**TEXT PROVIDED**
Independent Study Report: November 13, 1999

By Daniel Wilson

This week I solved the problem with recursion in Prolog. I also downloaded a large lexicon and translated into a Prolog program. Unfortunately, it was too large too compile about million entries. I also made some progress developing a grammar.

The recursion error stemmed from the fact that non-procedural Prolog programs are compiled into very procedural machine code. The fragment of code I will use as an example would parse a phrase like "the executable files". Logically, there is no difference between line 1 and line 2 in Figure 1. However, procedurally there is a big difference. In line 1 the program picks a determiner, then looks for a noun phrase. If it tried a noun first, that could come out all right. But if it recurs immediately, it goes into infinite recursion. In line 2, Prolog first breaks the phrase apart, then attempts to find each part in the respective part-of-speech list. The possible ways for append to break it are: ([],[the, executable, files]), ([the],[executable, files]), ([the, executable], [files]), ([the, executable, files], []). After breaking up the list of words one way, the program checks to see if the first part of the list is a determiner, then to see if the second part of the list is a noun phrase.

COMMON: np(X) :-n(X).

That is, X is an np if X is an n.

LINE 1: np(X) :- det(A),np(B),append(A,B,X).

That is, X is an np if there exists a det A and an np B such that B appends to A to form X

LINE 2: np(X) :-append(A,B,X), det(A),np(B).

That is, X is an np if there exist an A and a B such that B appends to A to form X and A is a det and B is an np.

Figure 1.

**INFORMATION SHOWN**

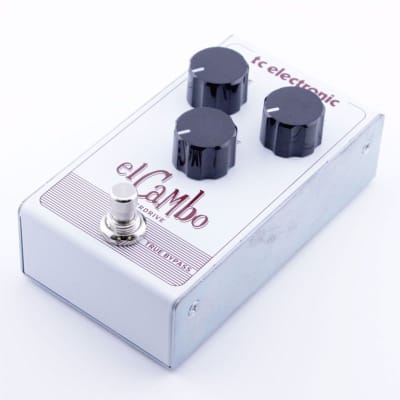 Reverb.com listing, price, conditions, and images for tc-electronic-el-cambo-overdrive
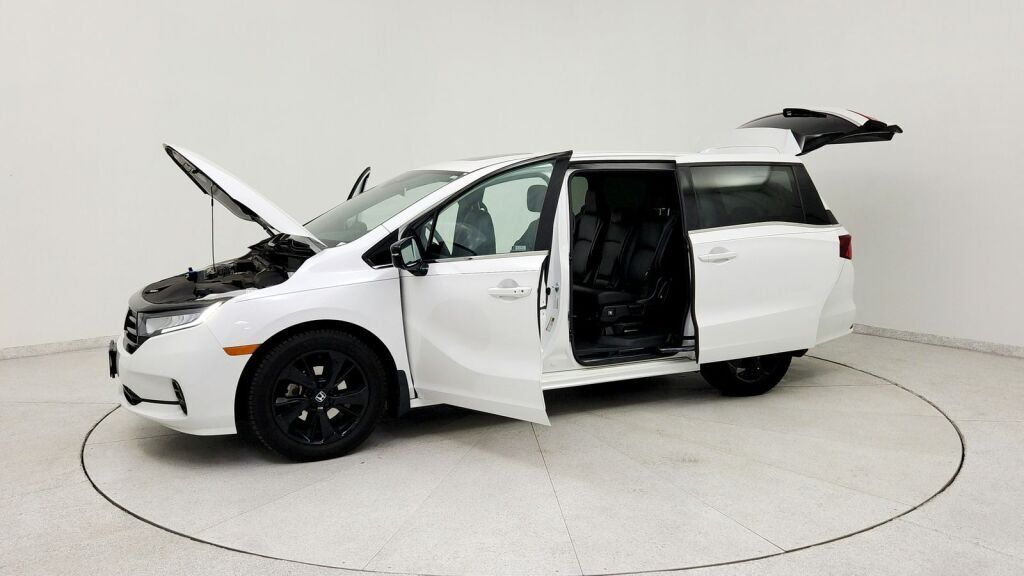 2024 Honda Odyssey Sport Laurel MD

**BRIEF 1**
In the Prolog recursion report, why do line 1 and line 2 behave differently even though they mean the same thing logically? Answer in one to three sentences.
**BRIEF 2**
Could you turn the paragraph of the Prolog report beginning "The recursion error stemmed" into a bulleted list that keeps its main facts?
**BRIEF 3**
Would you carry on the Prolog independent study report from the point where it stops?
The lines after the report are separate material and stand apart from it.

**EXPECTED ANSWER 1**
Non-procedural Prolog programs are compiled into very procedural machine code, so the order of the goals matters. Line 1 picks a determiner and then looks for a noun phrase, and if it recurs immediately it goes into infinite recursion. Line 2 first uses append to break the phrase apart and only then checks each part against the part-of-speech lists.

**EXPECTED ANSWER 2**
- The recursion error arose because non-procedural Prolog programs are compiled into very procedural machine code.
- The example code would parse a phrase such as "the executable files."
- Line 1 and line 2 in Figure 1 are logically the same but differ greatly in procedure.
- Line 1 picks a determiner and then looks for a noun phrase. Trying a noun first could work, but recurring immediately leads to infinite recursion.
- Line 2 first breaks the phrase apart with append, then looks for each part in its part-of-speech list.
- Append can split the phrase four ways: ([],[the, executable, files]), ([the],[executable, files]), ([the, executable], [files]), and ([the, executable, files], []).
- After each split, the program checks whether the first part is a determiner and the second part is a noun phrase.

**EXPECTED ANSWER 3**
I downloaded a large lexicon, but it was too large for Gnu Prolog to compile. I have a few options. Probably I will just create a lexicon of a few dozen words by hand. That would be sufficient for demonstration purposes. In the future I could add words as necessary. Another option would be to try to locate a narrower lexicon and translate it into Prolog. A third option would be to find a different way to store the words. A large database might be in order. The C++ module could query the DB with the particular words used in the command. Then it could write the results of the query as Prolog facts and query the Prolog part of the program. A fourth option is to write the entire project in C++, again using a database. That would require me to write all of the search and backtrack stuff which Prolog provides in C++. It is not an attractive option. A fifth option is to get a large body of text, a corpus, -- perhaps issues of PC Magazine -- and filter all words from the lexicon which do not appear in that corpus. That would be a little difficult, but could work.

The problem is that million entries is way too large a lexicon to implement as a Prolog program. I will find a way to circumvent the problem this next week. Then I will push on to the semantic processing. By the end of the month, I should have it all wrapped up in a C++ module.